▸ Input rows:
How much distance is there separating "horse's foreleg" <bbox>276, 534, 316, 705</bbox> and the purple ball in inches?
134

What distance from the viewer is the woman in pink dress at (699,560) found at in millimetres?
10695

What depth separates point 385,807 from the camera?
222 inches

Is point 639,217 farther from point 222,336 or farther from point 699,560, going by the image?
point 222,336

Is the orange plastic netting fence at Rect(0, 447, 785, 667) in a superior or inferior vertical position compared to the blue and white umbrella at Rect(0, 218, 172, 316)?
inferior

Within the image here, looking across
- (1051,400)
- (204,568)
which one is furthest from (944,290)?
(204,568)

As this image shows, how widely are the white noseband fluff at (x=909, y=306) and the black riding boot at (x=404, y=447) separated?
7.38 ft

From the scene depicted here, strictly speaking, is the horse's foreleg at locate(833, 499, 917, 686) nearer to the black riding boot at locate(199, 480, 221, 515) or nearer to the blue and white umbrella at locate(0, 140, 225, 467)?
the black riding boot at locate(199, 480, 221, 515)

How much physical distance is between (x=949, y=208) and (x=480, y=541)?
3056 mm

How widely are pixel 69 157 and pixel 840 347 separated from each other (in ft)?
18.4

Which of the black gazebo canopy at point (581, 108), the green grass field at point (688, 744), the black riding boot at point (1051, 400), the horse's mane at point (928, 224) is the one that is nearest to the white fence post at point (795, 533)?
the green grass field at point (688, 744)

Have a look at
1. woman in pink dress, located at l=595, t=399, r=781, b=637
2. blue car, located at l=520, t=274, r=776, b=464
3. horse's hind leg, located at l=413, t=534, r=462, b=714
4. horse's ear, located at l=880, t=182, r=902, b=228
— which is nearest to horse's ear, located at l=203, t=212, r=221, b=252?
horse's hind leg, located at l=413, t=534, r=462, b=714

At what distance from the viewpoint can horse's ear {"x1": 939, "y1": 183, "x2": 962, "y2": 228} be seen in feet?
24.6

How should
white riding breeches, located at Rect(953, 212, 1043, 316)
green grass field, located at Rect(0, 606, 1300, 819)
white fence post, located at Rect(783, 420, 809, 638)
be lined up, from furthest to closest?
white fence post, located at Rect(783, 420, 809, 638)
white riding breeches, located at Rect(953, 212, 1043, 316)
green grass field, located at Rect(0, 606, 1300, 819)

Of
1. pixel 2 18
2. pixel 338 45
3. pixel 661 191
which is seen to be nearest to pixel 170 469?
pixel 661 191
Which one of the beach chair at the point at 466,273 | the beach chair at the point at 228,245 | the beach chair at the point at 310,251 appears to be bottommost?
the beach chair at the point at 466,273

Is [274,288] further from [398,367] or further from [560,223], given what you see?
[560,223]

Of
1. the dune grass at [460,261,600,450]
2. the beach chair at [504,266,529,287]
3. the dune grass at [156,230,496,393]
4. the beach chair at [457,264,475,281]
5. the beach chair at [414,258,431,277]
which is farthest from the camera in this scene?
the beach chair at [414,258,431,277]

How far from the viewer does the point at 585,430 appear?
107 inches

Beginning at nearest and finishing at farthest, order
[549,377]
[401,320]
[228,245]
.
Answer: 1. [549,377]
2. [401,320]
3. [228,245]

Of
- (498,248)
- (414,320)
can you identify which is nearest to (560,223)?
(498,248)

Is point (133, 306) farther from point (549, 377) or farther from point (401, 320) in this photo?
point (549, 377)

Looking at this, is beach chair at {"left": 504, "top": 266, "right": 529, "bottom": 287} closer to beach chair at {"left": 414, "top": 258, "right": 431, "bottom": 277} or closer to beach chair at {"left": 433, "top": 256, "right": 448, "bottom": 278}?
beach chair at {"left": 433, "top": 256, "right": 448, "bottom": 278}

▸ Task directions: Copy the rows word for word. Begin at the line that contains "Is [274,288] further" and stop after the last line of the rows.

▸ Solution to this exercise:
Is [274,288] further from [398,367] or further from [560,223], given what you see?
[560,223]

Of
1. the dune grass at [460,261,600,450]
2. the beach chair at [504,266,529,287]
3. the dune grass at [156,230,496,393]
4. the beach chair at [457,264,475,281]
5. the beach chair at [414,258,431,277]
which is farthest from the camera in this scene?
the beach chair at [414,258,431,277]

How far from the viewer does the point at 585,430 appear?
107 inches

Beginning at nearest and finishing at farthest, order
[549,377]
[401,320]
[228,245]
.
Answer: 1. [549,377]
2. [401,320]
3. [228,245]

Of
- (498,248)
- (414,320)
can you identify which is nearest to (560,223)?
(498,248)

Is point (133, 306) farther from point (549, 377) or farther from point (401, 320) in this photo?
point (549, 377)

Looking at this, is beach chair at {"left": 504, "top": 266, "right": 529, "bottom": 287} closer to beach chair at {"left": 414, "top": 258, "right": 431, "bottom": 277} or closer to beach chair at {"left": 433, "top": 256, "right": 448, "bottom": 278}?
beach chair at {"left": 433, "top": 256, "right": 448, "bottom": 278}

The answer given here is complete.